QUOTED PASSAGE: Begin

Dr. David Millar holds a PhD in Glaciology from the University of Cambridge (Scott Polar Research Institute), where he conducted fieldwork in the Antarctic. His research there was on radio-echo layering in the Antarctic and Greenland icesheets and their application to reconstructing palaeoclimates and past ice flow. Recently his interest has been on climate change in the arctic. He is also Editor, Northern Lights Series, University of Calgary Press (https://press.ucalgary.ca/series#northern-lights).
Dr. Stewart received her PhD in geography from the University of Calgary in 2008. She began her polar research work 12 years ago in the Antarctic where she worked at Scott Base, the New Zealand research base in the Ross Dependency. Later, she switched her research focus to the Arctic.
Dr. Stewart’s work focuses on examining resident attitudes toward tourism development in the communities of Churchill, Cambridge Bay and Pond Inlet. She is also examining the vulnerability of polar bear viewing tourism in Churchill to climate change and, in a separate project, is looking at the implications of climate change on sea ice conditions for cruise tourism.
Gerald (Gerry) Holdsworth was educated in New Zealand and the United States where he obtained a Ph D in Geology, specializing in Geophysics. He came to Ottawa in 1969 to take up a position with the (then) Department of Energy Mines and Resources as Head of the Arctic Section of the Glaciology Sub-Division within Hydrological Sciences Division. He did glacier surveys on Baffin Island and Ellesmere Island before turning attention to Mount Logan in the Yukon. In 1980 he moved to Calgary with the Department of Environment that evolved from earlier Government Departments. He has specialized in high altitude ice core research since then and collaborates with scientists from the University of Calgary and the University of Toronto.

QUOTED PASSAGE: End
DATA SHOWN: Begin

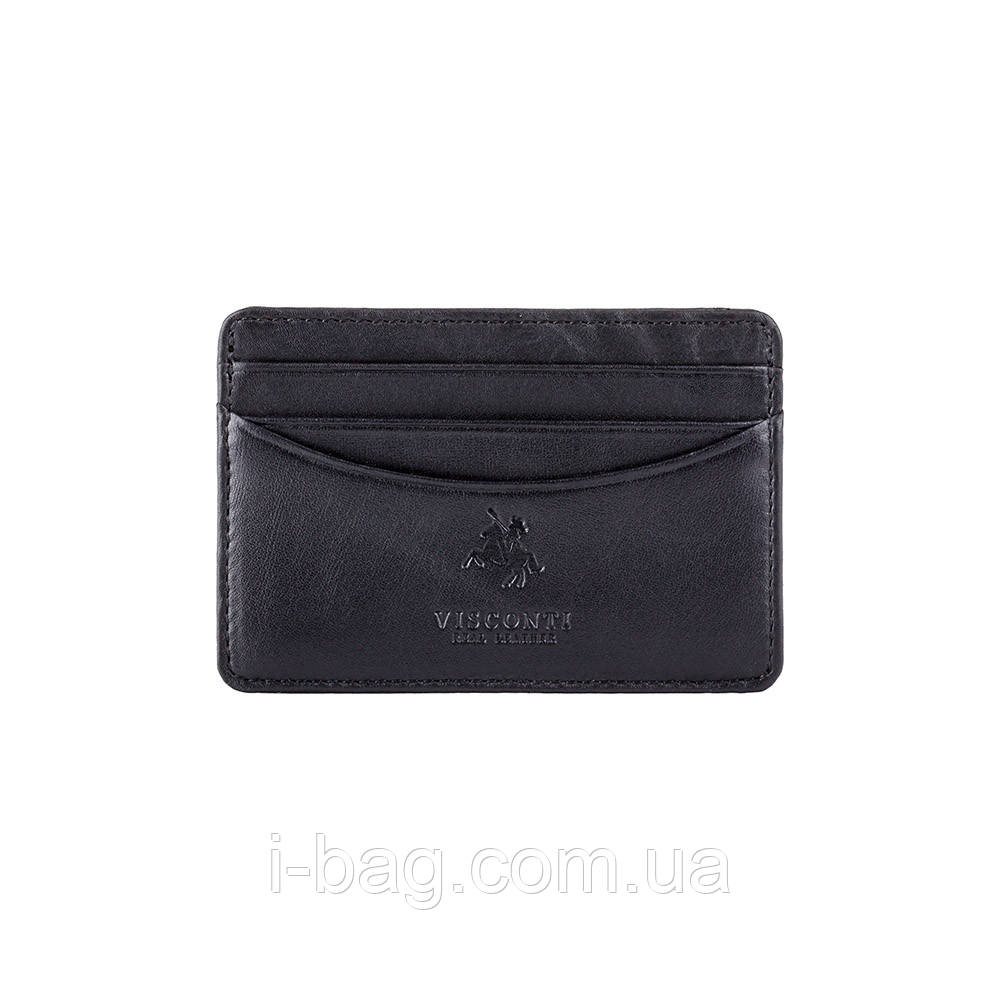 Картхолдер Visconti VSL25 Razor (Black)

DATA SHOWN: End

**EXERCISE REQUIREMENTS**
According to the researcher profiles, where did Dr. Stewart work when she began her polar research in the Antarctic? The listing has no connection to the researcher profiles.

**EXPECTED OUTPUT**
At Scott Base, the New Zealand research base in the Ross Dependency.